Sunday, November 22, 2009

Una vez por año - 2


Cuantas preguntas, cuantas cosas calladas.

Hoy comprobé una cosa: después de ocho horas de sueño, en condiciones naturales de humedad etílica y temperatura sentimental, el cuerpo está perfectamente descansado y habilitado para cambiar de posición (levantarse). Si uno (1, yo) prefiere posponer el momento, por aburrimiento o para hacer tiempo antes de algo importante, y logra volver a dormir, la próxima vez que lo intente no va a poder (levantarse). Porque el cuerpo. Mi idea es que después de las ocho horas el cuerpo empieza a soltar unos humores que son tan tóxicos como todo lo que pueda llegar desde afuera del cuerpo. Porque los músculos se desmayan, y uno puede sentirse casi levitando: el cuerpo lejos de donde uno está sintiendo. Esto no lo digo porque yo haya levitado alguna vez, sino porque supongo que debe ser parecido al insomnio pero al revés.

### [Material proporcionado]
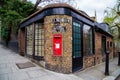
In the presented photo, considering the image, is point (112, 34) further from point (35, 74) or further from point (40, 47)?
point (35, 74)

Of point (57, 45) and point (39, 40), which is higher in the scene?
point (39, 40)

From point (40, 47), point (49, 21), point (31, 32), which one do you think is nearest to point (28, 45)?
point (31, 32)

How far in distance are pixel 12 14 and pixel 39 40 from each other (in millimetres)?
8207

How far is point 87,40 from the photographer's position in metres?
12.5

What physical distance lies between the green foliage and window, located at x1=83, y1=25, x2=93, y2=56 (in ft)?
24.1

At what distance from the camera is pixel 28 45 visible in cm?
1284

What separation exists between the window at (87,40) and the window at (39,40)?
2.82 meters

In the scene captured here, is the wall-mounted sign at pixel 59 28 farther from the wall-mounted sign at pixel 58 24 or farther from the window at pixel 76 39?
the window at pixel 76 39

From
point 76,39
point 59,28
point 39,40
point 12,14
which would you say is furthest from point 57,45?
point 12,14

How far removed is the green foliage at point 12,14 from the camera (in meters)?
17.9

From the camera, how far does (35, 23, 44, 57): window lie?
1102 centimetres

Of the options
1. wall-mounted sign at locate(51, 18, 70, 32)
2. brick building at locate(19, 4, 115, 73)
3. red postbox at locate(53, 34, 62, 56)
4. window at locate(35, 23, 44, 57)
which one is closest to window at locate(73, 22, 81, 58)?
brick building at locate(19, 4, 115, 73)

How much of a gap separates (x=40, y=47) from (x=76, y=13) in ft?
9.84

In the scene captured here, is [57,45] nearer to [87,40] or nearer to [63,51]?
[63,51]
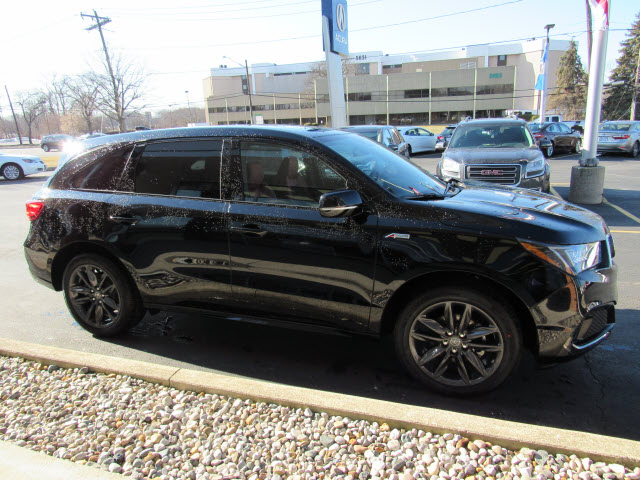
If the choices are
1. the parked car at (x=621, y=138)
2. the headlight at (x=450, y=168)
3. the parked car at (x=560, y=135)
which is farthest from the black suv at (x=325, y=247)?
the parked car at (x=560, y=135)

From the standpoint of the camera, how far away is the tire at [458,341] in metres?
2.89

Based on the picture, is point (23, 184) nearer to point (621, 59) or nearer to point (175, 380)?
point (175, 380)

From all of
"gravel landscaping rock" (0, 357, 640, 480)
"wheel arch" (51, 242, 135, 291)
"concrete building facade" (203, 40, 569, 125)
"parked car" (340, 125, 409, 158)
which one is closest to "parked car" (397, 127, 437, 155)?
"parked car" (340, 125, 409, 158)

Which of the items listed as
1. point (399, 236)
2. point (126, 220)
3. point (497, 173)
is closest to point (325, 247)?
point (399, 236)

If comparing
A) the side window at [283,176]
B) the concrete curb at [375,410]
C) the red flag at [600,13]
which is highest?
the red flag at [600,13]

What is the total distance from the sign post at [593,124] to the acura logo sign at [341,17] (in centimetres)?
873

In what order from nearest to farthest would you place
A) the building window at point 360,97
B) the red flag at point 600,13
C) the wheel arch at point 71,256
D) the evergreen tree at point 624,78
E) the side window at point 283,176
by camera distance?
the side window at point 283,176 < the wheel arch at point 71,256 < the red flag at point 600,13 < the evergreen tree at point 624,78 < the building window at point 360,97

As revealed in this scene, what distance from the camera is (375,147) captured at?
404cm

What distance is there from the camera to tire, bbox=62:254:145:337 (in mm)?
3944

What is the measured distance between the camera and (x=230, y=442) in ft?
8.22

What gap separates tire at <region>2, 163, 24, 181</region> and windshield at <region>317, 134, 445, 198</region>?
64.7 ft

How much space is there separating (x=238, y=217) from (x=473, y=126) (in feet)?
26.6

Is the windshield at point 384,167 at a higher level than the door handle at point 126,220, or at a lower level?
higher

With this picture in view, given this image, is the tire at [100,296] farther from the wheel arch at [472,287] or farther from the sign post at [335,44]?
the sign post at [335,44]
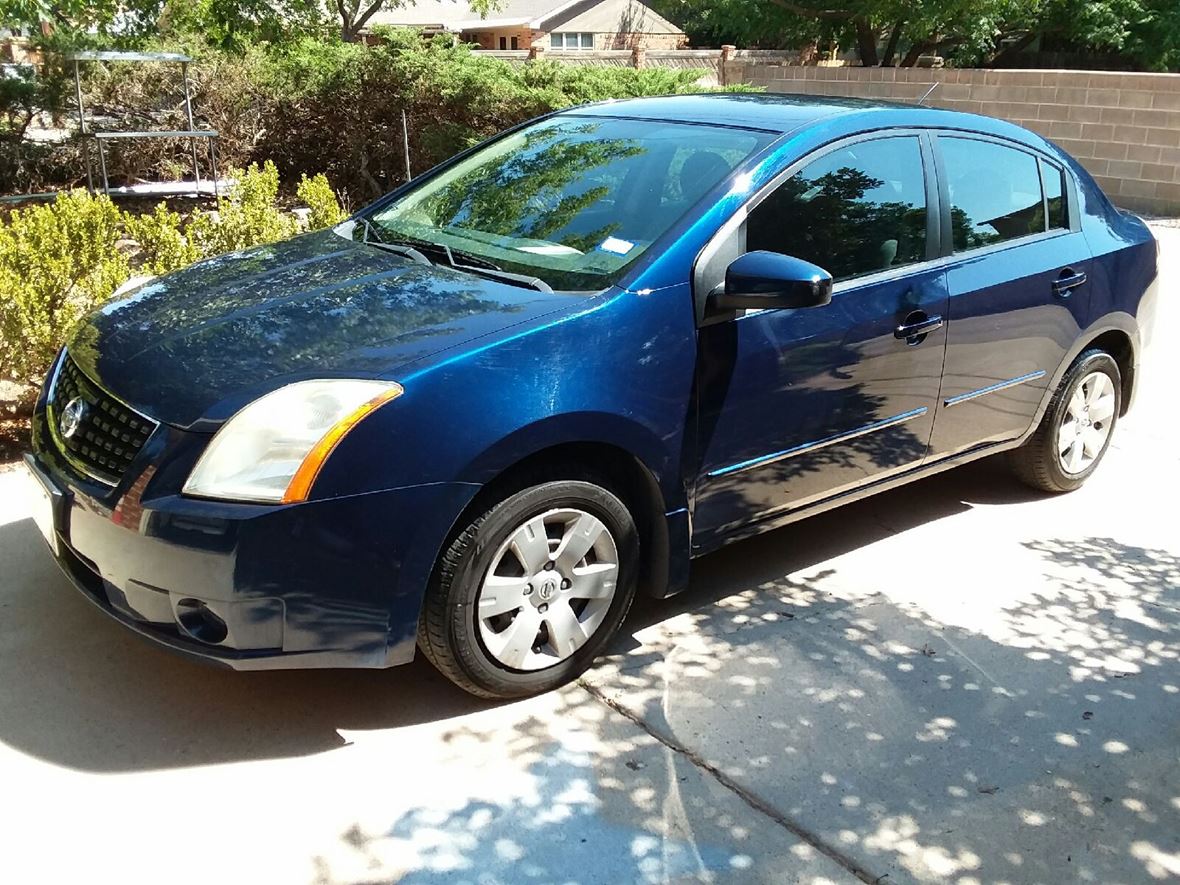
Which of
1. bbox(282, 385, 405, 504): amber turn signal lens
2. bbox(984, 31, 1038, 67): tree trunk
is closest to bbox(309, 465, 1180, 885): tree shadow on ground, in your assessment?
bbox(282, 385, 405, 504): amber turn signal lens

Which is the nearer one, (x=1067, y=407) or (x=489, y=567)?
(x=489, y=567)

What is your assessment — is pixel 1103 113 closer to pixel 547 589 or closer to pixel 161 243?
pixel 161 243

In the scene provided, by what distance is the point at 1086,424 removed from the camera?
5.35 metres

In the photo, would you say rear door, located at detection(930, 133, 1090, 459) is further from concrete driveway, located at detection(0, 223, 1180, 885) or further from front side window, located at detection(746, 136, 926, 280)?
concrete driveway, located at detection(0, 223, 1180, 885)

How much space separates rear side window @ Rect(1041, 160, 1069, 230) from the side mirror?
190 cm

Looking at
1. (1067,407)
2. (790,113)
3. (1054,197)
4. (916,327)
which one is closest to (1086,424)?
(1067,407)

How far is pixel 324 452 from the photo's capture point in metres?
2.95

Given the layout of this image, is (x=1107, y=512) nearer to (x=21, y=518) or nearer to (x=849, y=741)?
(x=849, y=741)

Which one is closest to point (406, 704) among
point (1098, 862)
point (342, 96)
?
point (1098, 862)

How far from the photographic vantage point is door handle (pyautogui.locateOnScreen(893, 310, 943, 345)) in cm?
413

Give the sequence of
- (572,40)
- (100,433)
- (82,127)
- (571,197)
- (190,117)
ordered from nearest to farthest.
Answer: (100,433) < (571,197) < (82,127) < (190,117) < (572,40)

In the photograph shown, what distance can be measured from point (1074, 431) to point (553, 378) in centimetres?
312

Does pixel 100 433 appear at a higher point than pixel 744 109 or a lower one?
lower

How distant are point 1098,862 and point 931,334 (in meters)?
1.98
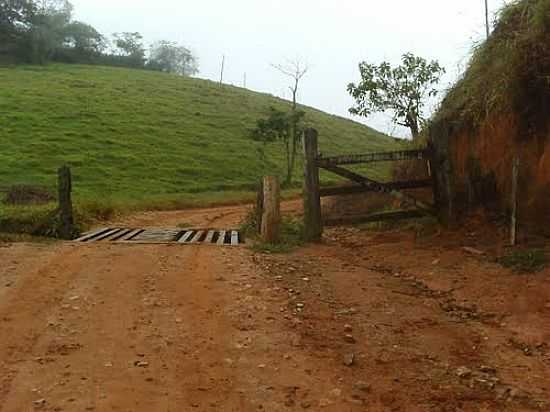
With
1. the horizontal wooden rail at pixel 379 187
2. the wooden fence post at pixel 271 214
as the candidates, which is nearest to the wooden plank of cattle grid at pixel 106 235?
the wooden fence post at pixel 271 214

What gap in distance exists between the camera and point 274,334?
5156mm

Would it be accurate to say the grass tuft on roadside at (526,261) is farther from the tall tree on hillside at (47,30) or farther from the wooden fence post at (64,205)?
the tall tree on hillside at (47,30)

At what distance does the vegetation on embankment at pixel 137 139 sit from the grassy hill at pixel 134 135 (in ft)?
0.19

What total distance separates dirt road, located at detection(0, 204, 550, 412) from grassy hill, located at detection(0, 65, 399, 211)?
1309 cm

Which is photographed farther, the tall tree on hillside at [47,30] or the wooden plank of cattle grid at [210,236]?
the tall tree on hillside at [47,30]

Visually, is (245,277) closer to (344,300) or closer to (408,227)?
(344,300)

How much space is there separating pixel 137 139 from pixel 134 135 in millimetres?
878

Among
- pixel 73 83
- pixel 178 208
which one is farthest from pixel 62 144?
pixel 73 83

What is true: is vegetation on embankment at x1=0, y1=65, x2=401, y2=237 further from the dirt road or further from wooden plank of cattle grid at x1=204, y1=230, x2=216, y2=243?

### [Tarea]
Continúe la entrada de blog sobre el sueño y la dificultad de levantarse, comenzando inmediatamente después de su última oración.

### [Respuesta]
Esto me pasó hoy, un año después.
No quiero hacer trampa. Durante todo este intervalo entre noviembres estuve tentado: pasaban cosas y yo las iba anotando mentalmente, suponiendo que tenían el peso o lo que sea necesario como para formar parte del capítulo anual. Me contuve, no tomé nota, pero sí que lo pensaba y me predisponía a recordarlo. Sin embargo ahora no me acuerdo. Me acuerdo de algunas cosas, sí, hechos y situaciones, pero no tengo la menor idea de con qué criterio las imaginaba adentro de este texto.
Tengo que ser sincero, es lo único que tengo.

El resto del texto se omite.